──────── Angezeigter Text

13. - 22. Juli 2016
Hamburg - Dresden
Geradelte Strecke: 771 km (Insgesamt 14124 km)
Eine Woche warten wir in der kirgisischen Hauptstadt auf unseren Heimflug. Das Wetter ist in Hochform. Jeden Tag strahlender Sonnenschein und hochsommerliche Temperaturen. Doch eigentlich kann uns das egal sein. Da Bischkek nichts Spannendes zu bieten hat, verlassen wir unsere gemütliche Unterkunft nur hin und wieder kurz, um uns die Beine zu vertreten oder um auf Nahrungssuche zu gehen.
Unser Abflug ist in den frühen Morgenstunden und so machen wir uns bereits am Vorabend auf den Weg zum etwa 30 km entfernten Flugplatz. Im Lichtschein des Flughafengebäudes bereiten wir dann in aller Ruhe Fahrräder und Gepäck für den Transport vor und haben noch etwas Zeit, um in einer kleinen Parkanlage ein kurzes Nickerchen zu machen. Pünktlich zum angegebenen Check-in Termin um 3:00 Uhr stehen wir in der Abfertigungshalle. Dort herrscht, trotz der frühen Morgenstunde, ein unglaubliches Gewimmel und alles wirkt etwas ungeordnet und chaotisch. Vor den Abfertigungsschaltern drängen sich Menschen und Gepäck, als würde es darum gehen, den letzten freien Sitz im Flugzeug ergattern zu müssen. Von typischen Flughafen-Zickzackschlangen keine Spur. Wir haben aber den richtigen Riecher und stehen, als unser Schalter geöffnet wird, genau an der richtigen Stelle und verteidigen die Poleposition heldenhaft. Doch mit unserem Ansinnen zwei Fahrräder einchecken zu wollen, bringen wir die Abfertigung auch sogleich ins Stocken und können den Missmut der anderen Reisenden förmlich spüren. Es wird beraten, gesucht, telefoniert, sortiert und notiert, ehe wir endlich die Räder und das Gepäck los und unsere Tickets in der Hand haben.

────────────────
──────── Extrahierte Daten

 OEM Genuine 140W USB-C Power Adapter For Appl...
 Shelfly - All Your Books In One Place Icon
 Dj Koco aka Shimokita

────────────────
──────── Extrahierte Daten

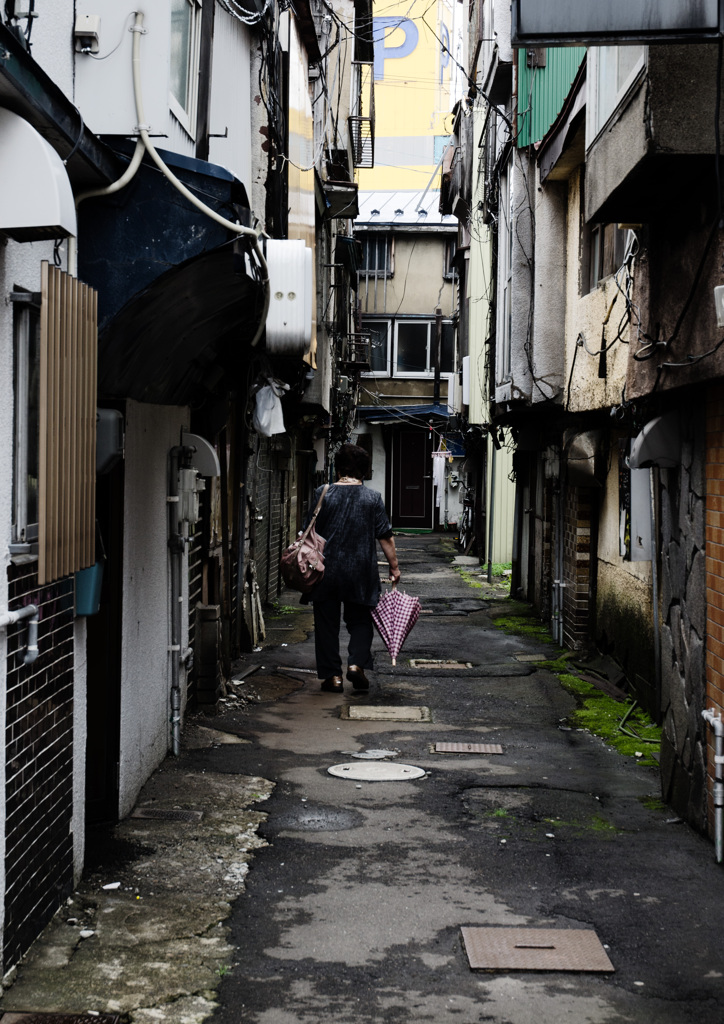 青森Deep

────────────────
──────── Extrahierte Daten

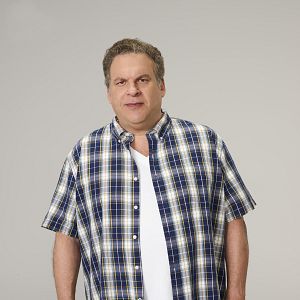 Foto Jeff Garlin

────────────────

- _Aufgabenteile_:
1. Erklären Sie anhand des Reiseberichts in ein bis drei Sätzen, warum die Reisenden schon am Vorabend zum Flugplatz aufbrechen.
2. Zu welcher Uhrzeit war laut Reisebericht der Check-in angesetzt?

- _Erwartete Ergebnisse_:
1. Ihr Abflug ist in den frühen Morgenstunden. Deshalb machen sie sich bereits am Vorabend auf den etwa 30 km langen Weg zum Flugplatz.

2. Um 3:00 Uhr.